* **EXTRACT**:
------------
Post-synthesis shape changes can be driven by temperature
A polymer’s shape is crucial to its properties, but is usually considered an immutable feature of the molecule. But researchers have now developed polymers that can be converted into different molecular architectures by changing the temperature. They say the technology could have a range of potential uses, from drug delivery to self-healing materials.
The Diels-Alder reaction involves the combination of a diene with an alkene (dienophile) to form a six-membered ring. Two dienes that can bond to the dienophile maleimide are furan and anthracene: anthracene binds more strongly, but the activation energy required for the binding reaction is higher. Therefore, at moderate temperatures, maleimide mixed with furan and anthracene will first form furan-maleimide. Polymer chemist Brent Sumerlin of the University of Florida in Gainesville, US, estimates that its shelf life in this state would be ‘quite long’. When heated, however, the reaction mixture gains enough energy for the furan-maleimide to dissociate. The liberated maleimide then reacts with the anthracene – an essentially irreversible reaction.
------------
* **ACTIONS TO TAKE**:
a) Copy out the passage on polymer shape changes word for word. Begin at the words "The Diels-Alder reaction" and stop after "essentially irreversible reaction.".
b) Please list every individual compound that the passage on polymer shape changes names as a starting reactant in the Diels-Alder binding it describes.

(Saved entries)
------------
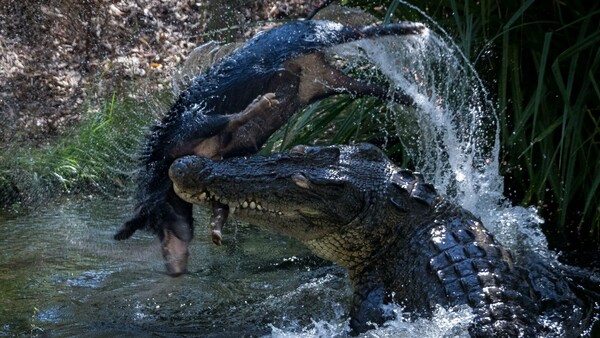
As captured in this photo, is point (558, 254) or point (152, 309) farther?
point (558, 254)

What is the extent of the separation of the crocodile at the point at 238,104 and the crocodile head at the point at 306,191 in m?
0.86

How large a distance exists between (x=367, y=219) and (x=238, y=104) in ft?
4.62

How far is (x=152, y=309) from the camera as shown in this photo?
3807mm

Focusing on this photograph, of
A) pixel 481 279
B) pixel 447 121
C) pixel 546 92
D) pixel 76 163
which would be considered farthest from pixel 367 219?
pixel 76 163

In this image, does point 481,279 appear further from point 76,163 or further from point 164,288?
point 76,163

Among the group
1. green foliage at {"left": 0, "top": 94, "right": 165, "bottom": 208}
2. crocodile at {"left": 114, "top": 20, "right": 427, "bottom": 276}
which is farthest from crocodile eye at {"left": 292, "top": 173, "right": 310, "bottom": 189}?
green foliage at {"left": 0, "top": 94, "right": 165, "bottom": 208}

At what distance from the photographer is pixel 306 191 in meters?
3.21

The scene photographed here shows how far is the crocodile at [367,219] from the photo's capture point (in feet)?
10.3

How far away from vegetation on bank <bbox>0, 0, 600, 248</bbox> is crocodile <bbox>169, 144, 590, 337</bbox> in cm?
107

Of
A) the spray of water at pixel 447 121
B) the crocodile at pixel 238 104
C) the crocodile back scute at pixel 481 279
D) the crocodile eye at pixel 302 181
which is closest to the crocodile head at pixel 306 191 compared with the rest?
the crocodile eye at pixel 302 181

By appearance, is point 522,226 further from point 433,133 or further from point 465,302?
point 465,302

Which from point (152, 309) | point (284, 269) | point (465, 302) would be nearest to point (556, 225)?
point (284, 269)

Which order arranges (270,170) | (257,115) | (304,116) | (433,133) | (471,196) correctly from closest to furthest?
(270,170) → (257,115) → (471,196) → (433,133) → (304,116)

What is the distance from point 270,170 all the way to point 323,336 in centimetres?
62
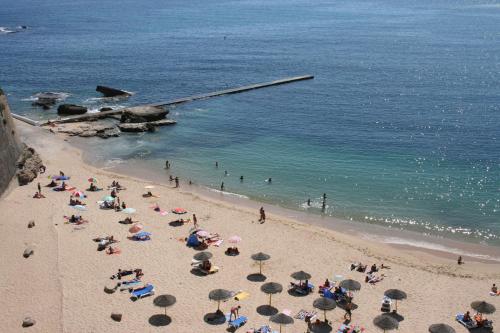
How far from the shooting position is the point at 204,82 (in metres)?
98.2

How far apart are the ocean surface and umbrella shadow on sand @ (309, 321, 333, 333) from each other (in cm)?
1773

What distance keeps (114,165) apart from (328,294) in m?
33.6

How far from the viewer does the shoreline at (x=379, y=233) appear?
39.6 m

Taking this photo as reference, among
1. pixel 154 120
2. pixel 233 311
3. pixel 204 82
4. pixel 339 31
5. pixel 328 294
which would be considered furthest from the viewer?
pixel 339 31

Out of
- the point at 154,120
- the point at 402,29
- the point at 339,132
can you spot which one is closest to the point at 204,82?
the point at 154,120

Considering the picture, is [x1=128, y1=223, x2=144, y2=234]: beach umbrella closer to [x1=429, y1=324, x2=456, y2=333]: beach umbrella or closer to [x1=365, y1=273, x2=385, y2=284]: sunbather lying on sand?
[x1=365, y1=273, x2=385, y2=284]: sunbather lying on sand

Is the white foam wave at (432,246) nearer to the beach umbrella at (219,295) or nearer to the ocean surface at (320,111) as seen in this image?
the ocean surface at (320,111)

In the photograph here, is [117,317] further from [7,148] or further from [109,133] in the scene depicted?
[109,133]

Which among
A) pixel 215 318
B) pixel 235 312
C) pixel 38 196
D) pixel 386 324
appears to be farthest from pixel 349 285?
pixel 38 196

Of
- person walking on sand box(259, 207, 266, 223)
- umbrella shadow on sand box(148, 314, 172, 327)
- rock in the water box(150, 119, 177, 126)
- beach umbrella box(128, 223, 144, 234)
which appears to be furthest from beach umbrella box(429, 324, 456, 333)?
rock in the water box(150, 119, 177, 126)

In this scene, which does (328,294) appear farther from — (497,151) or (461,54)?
(461,54)

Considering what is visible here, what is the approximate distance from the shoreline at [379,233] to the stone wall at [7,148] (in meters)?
12.0

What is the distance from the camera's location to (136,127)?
6825 cm

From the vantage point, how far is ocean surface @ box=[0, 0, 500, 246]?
163 feet
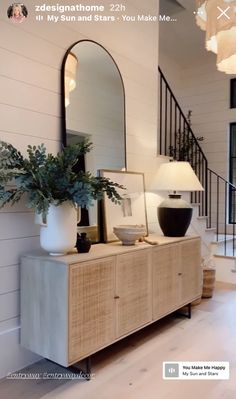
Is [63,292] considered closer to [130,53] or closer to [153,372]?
[153,372]

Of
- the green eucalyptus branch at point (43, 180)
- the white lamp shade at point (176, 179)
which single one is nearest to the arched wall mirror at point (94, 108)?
the white lamp shade at point (176, 179)

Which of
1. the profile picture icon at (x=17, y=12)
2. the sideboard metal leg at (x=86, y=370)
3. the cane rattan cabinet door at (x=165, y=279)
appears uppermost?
→ the profile picture icon at (x=17, y=12)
------------
* **RESPONSE LIST**:
a)
The Diels-Alder reaction involves the combination of a diene with an alkene (dienophile) to form a six-membered ring. Two dienes that can bond to the dienophile maleimide are furan and anthracene: anthracene binds more strongly, but the activation energy required for the binding reaction is higher. Therefore, at moderate temperatures, maleimide mixed with furan and anthracene will first form furan-maleimide. Polymer chemist Brent Sumerlin of the University of Florida in Gainesville, US, estimates that its shelf life in this state would be ‘quite long’. When heated, however, the reaction mixture gains enough energy for the furan-maleimide to dissociate. The liberated maleimide then reacts with the anthracene – an essentially irreversible reaction.

b) Maleimide, furan, anthracene